- [DATASET CONTENT]:
>>>>
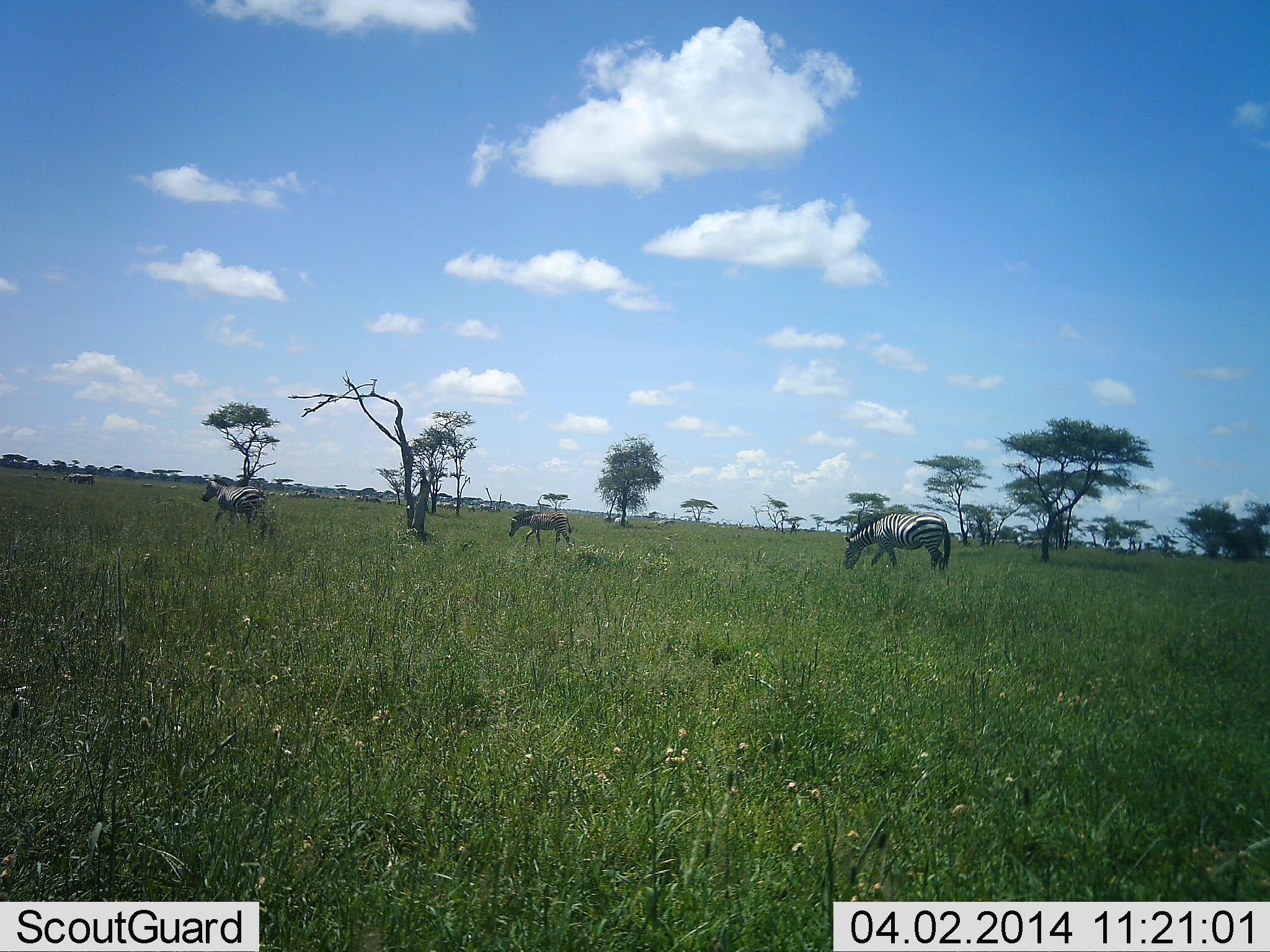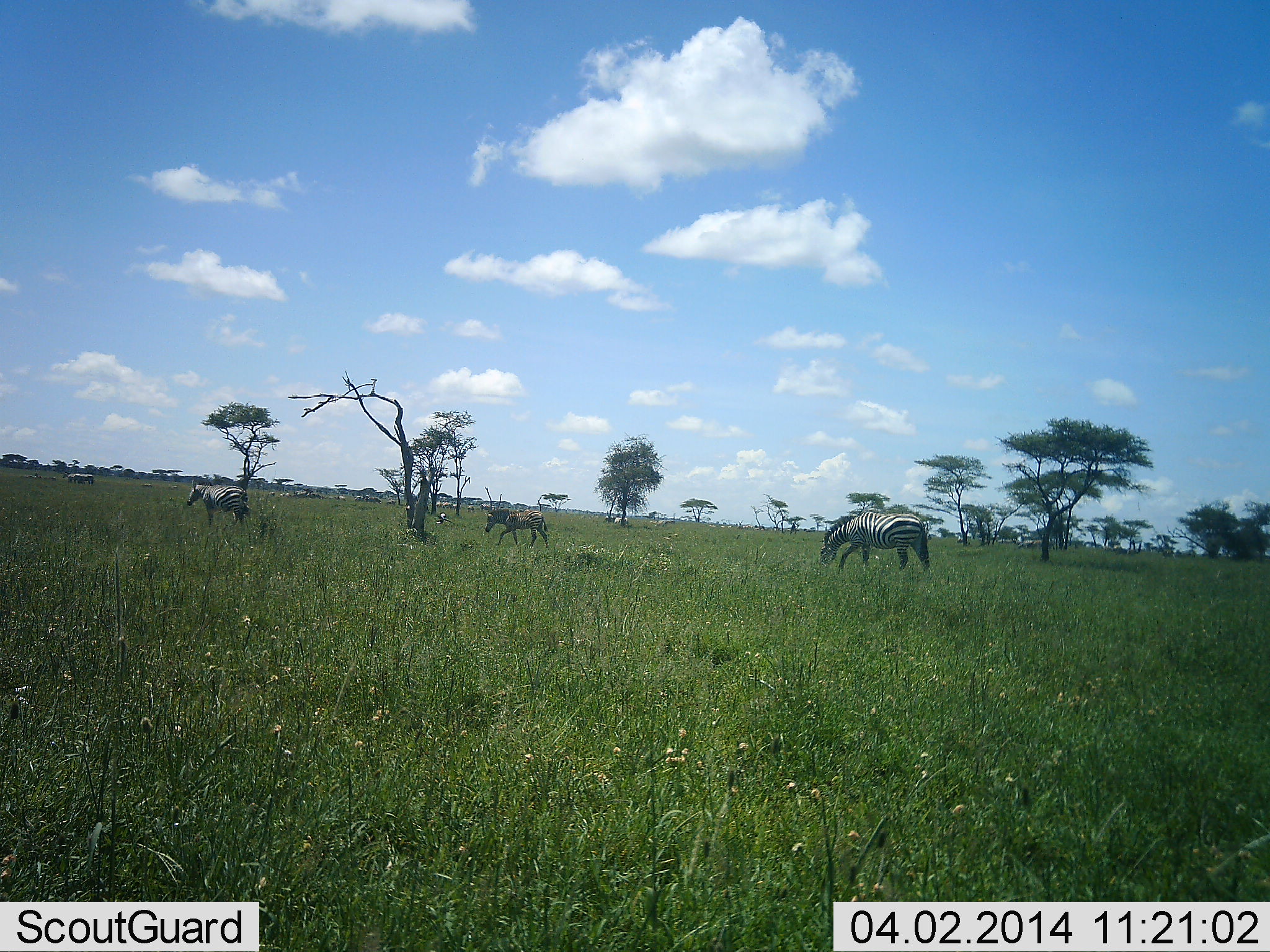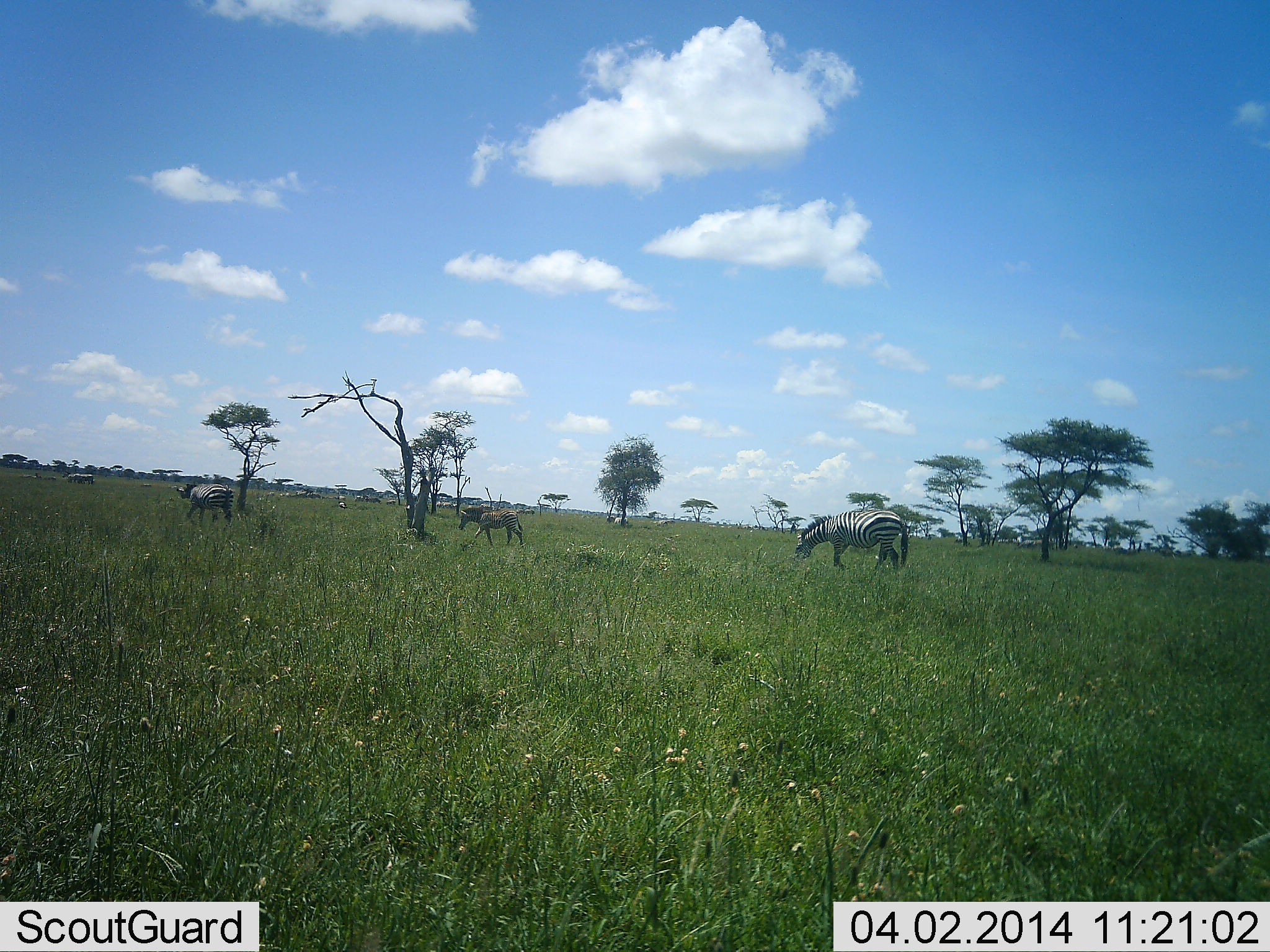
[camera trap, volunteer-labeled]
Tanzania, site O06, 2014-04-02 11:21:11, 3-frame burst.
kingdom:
<<<<
- [WORK TO BE COMPLETED]:
Any picture in the listing above gets left out; output the rest exactly.

- [REPLY TO THE TASK]:
[camera trap, volunteer-labeled]
Tanzania, site O06, 2014-04-02 11:21:11, 3-frame burst.
kingdom:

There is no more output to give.